Task input
BEGIN

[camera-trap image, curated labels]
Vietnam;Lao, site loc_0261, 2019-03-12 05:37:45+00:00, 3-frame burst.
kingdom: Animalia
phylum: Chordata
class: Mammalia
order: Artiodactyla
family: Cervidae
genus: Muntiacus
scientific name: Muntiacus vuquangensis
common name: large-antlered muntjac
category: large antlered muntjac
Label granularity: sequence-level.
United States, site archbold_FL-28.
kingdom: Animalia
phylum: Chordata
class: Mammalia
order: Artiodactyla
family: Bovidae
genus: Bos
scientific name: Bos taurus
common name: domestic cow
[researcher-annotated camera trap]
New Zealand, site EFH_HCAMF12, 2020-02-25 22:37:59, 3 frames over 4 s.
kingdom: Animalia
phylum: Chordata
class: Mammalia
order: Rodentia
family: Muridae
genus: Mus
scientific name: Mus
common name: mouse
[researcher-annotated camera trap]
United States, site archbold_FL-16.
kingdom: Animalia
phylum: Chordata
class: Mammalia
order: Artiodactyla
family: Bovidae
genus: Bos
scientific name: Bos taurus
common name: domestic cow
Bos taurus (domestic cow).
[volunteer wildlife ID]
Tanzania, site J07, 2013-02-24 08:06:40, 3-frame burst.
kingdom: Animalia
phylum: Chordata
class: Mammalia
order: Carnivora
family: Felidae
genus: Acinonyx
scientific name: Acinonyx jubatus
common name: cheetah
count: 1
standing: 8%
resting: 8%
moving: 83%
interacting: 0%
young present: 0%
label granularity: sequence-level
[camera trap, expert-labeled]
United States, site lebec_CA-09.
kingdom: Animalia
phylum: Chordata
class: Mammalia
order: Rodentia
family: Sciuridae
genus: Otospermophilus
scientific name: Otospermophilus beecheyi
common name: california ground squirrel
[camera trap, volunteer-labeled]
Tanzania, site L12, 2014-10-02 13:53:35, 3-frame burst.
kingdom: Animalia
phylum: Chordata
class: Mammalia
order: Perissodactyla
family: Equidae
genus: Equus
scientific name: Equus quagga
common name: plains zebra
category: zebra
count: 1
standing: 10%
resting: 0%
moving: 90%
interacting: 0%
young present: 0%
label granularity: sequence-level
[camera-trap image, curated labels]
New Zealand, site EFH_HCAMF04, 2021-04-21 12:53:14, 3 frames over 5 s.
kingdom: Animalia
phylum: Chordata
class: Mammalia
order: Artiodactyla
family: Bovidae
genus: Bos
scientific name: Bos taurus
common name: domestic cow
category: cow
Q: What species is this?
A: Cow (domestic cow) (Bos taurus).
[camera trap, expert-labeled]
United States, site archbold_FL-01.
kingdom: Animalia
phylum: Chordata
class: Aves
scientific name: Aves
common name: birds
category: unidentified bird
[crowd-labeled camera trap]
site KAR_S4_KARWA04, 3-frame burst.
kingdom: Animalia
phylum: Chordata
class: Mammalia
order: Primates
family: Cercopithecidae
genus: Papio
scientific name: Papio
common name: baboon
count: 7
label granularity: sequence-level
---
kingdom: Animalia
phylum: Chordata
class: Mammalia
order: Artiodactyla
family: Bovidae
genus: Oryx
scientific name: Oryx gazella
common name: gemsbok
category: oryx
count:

END

With "labeled" as the word to match, copy each line of the records that has it.

[camera trap, expert-labeled]
[camera trap, volunteer-labeled]
[camera trap, expert-labeled]
[crowd-labeled camera trap]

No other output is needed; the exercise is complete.